La guerra tiene sus dificultades, no es preventiva sino simplemente útil para medir fuerzas y mantener un equilibrio entre el crimen organizado y el Estado. Hoy la droga está en todas partes, es cien veces más fácil toparte con un dealer de coca o metanfetaminas que con una biblioteca, un centro de prevención de adicciones o con una secundaria pública. La mayoría de las personas que han probada cocaína y tachas piensa que son tan buenas como un trago de alcohol. Afuera de las escuelas, en los tendajones, con telepizza, un gramo de cocaína cuesta 300 pesos, y de él salen 10 o 15 líneas (una noche completa disfrutando el estado de alerta). Las metanfetaminas son otra historia; sus vendedores son jóvenes; no las perciben como drogas, sino como “alivianes”. Alexa y sus amigas de 19 y 20 años me llevaron a un rave en Cancún. Argumentan que los raves son pacíficos espacios de convivencia. No beben alcohol, sino agua, se divierten y bailan a ritmo tecno. Las tachas les permiten “sentir la música en el alma”. La gente joven que consume drogas tiene argumentos que hay que escuchar, no silenciar, estemos o no de acuerdo, porque en ellos sustentan su persistencia en trivializar el consumo.

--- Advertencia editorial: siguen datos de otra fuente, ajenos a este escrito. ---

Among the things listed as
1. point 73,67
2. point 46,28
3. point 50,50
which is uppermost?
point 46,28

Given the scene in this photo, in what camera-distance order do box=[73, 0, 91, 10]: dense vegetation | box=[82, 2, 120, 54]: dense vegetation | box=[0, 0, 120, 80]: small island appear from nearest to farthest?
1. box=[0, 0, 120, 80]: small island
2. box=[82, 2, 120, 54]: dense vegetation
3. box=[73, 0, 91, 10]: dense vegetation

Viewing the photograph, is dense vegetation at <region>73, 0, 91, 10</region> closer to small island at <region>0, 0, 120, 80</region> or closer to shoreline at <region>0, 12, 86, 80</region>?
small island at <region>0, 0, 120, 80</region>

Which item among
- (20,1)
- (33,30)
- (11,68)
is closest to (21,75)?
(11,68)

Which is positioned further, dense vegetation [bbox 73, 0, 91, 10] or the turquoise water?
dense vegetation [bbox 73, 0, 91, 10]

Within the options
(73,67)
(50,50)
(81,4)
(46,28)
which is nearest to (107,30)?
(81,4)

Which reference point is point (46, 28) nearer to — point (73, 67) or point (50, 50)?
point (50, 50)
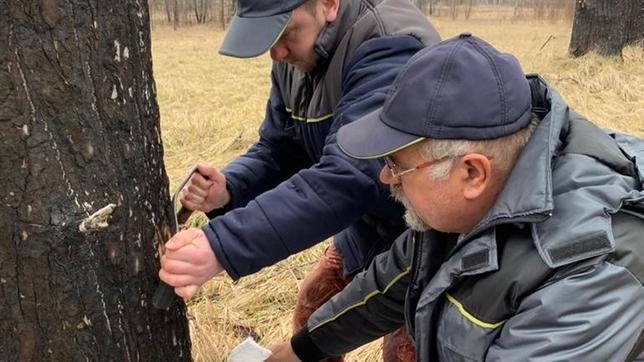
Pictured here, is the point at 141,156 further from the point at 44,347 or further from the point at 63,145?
the point at 44,347

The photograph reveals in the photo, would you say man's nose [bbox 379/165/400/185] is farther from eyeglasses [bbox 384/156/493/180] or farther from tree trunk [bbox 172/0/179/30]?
tree trunk [bbox 172/0/179/30]

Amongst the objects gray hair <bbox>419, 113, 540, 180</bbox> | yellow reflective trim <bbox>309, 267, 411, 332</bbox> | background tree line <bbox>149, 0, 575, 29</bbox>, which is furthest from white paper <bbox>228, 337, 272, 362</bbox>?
background tree line <bbox>149, 0, 575, 29</bbox>

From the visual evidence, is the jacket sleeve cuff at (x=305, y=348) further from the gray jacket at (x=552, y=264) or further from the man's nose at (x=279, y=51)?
the man's nose at (x=279, y=51)

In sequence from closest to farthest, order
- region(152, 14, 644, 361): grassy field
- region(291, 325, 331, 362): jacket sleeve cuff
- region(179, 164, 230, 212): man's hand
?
region(291, 325, 331, 362): jacket sleeve cuff, region(179, 164, 230, 212): man's hand, region(152, 14, 644, 361): grassy field

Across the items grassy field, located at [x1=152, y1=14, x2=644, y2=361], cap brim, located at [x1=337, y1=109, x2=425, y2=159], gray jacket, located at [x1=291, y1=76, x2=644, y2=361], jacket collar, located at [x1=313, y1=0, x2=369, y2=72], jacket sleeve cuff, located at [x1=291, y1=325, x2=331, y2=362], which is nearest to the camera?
gray jacket, located at [x1=291, y1=76, x2=644, y2=361]

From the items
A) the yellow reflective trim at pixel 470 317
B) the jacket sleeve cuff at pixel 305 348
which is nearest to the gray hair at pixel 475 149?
the yellow reflective trim at pixel 470 317

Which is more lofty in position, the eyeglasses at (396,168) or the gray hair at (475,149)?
the gray hair at (475,149)

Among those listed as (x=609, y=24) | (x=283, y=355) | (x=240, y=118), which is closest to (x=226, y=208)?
(x=283, y=355)

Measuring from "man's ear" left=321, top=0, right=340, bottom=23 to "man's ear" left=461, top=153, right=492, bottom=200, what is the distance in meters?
0.76

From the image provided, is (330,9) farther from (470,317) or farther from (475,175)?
(470,317)

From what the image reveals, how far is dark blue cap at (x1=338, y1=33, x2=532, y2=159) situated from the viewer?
1466mm

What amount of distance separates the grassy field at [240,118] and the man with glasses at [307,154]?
93 centimetres

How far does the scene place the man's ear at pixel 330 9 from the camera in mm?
2037

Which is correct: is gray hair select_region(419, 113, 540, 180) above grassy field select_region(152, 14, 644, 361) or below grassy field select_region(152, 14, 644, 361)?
above
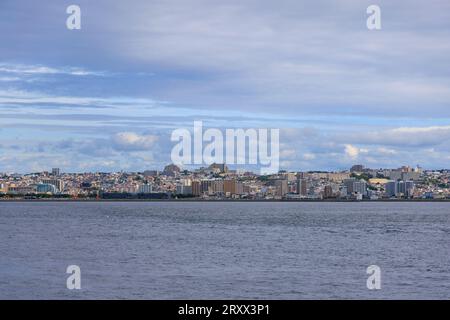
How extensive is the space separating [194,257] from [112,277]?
10.3 metres

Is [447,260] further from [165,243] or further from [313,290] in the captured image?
[165,243]

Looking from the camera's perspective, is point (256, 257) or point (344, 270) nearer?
point (344, 270)

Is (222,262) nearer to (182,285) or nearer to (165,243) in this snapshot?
(182,285)

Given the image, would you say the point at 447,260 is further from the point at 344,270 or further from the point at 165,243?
the point at 165,243

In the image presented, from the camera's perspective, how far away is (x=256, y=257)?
4688cm

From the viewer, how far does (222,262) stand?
4409 cm

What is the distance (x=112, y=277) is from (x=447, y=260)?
21.7m
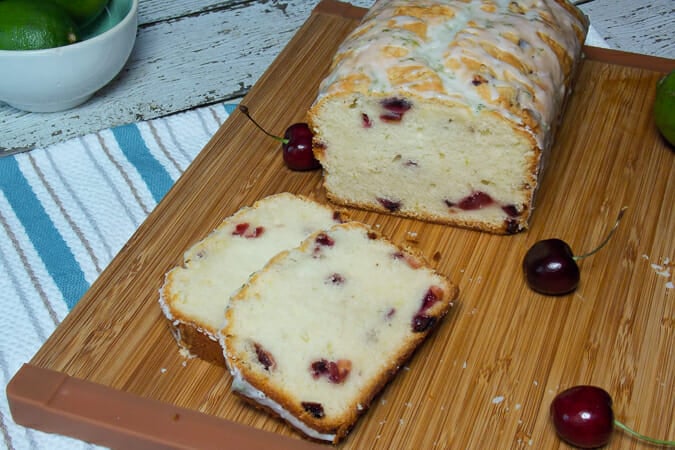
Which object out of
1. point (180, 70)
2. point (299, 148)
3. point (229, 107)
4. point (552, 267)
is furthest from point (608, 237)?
point (180, 70)

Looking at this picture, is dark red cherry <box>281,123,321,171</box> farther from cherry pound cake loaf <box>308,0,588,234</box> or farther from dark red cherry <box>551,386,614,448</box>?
dark red cherry <box>551,386,614,448</box>

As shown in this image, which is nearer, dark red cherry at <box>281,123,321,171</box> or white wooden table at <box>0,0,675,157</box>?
dark red cherry at <box>281,123,321,171</box>

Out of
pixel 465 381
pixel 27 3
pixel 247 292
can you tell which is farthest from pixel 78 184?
pixel 465 381

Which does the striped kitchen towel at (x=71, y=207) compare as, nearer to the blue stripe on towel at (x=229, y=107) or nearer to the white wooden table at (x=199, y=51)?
the blue stripe on towel at (x=229, y=107)

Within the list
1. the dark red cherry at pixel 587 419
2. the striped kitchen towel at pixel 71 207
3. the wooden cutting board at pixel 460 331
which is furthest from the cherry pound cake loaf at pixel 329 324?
the striped kitchen towel at pixel 71 207

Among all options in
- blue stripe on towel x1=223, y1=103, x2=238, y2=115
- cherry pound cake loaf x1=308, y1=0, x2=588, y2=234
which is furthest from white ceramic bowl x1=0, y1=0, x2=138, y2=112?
cherry pound cake loaf x1=308, y1=0, x2=588, y2=234
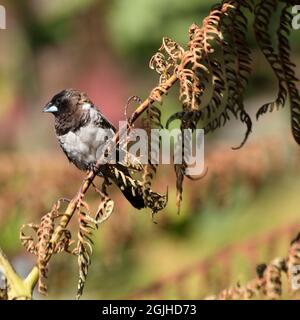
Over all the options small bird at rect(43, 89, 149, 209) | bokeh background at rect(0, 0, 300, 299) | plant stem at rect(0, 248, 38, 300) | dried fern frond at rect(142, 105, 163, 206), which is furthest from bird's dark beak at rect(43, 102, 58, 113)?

La madre de Alexa toma Tafil antes de dormir y Prozac al levantarse. Su padre, por dolores crónicos de espalda, diario toma dos pastillas de Dolac. Todos los adultos en el entorno de Alexa beben al menos tres veces a la semana. Ella critica los estragos del alcohol y no comprende porqué no se legalizan las drogas. Quitarles a muchos la fascinación de lo prohibido cambiaría las cosas, aseguran las jóvenes.
El problema no es el alcohol en sí mismo, sino la manera en que se maneja. Lo mismo aplica para las drogas, aseguran. Tomar una metanfetamina no se diferencia en nada a tomarme dos caballitos de tequila, pero a mí, asegura otra joven, no me gusta sentirme fuera de control por el tequila. “Mi padre, los viernes se va en su yate a beber güisqui con sus cuates y llega súper jarra. Yo nunca he quedado tan mal como él por fumar un poco de mota, no hago daño, sólo me río con mis amigos”. El problema, dicen mis interlocutoras, es la hipocresía del sistema. Las drogas están en todas partes y más baratas que nunca. Algo están haciendo mal, dicen: esta guerra sólo ha arrojado muertos.
Las personalidades adictivas buscarán de todo, prohibido o no. Educar a la gente para manejar ese tipo de personalidad es fundamental. Mantener oculto y satanizado el debate sobre legalización de las drogas impide también evidenciar quiénes se enriquecen en realidad con su venta y qué motivos ulteriores tiene esta sangrienta guerra, en términos de control social. El discurso moral y del miedo a las drogas no impacta a la juventud. Hay quienes beben alcohol para divertirse y quienes sin él no soportan la vida. El uso de las drogas legales e ilegales responde a los mismos paradigmas. Un debate abierto podría evidenciar porqué y para qué cada vez más jóvenes consumen drogas.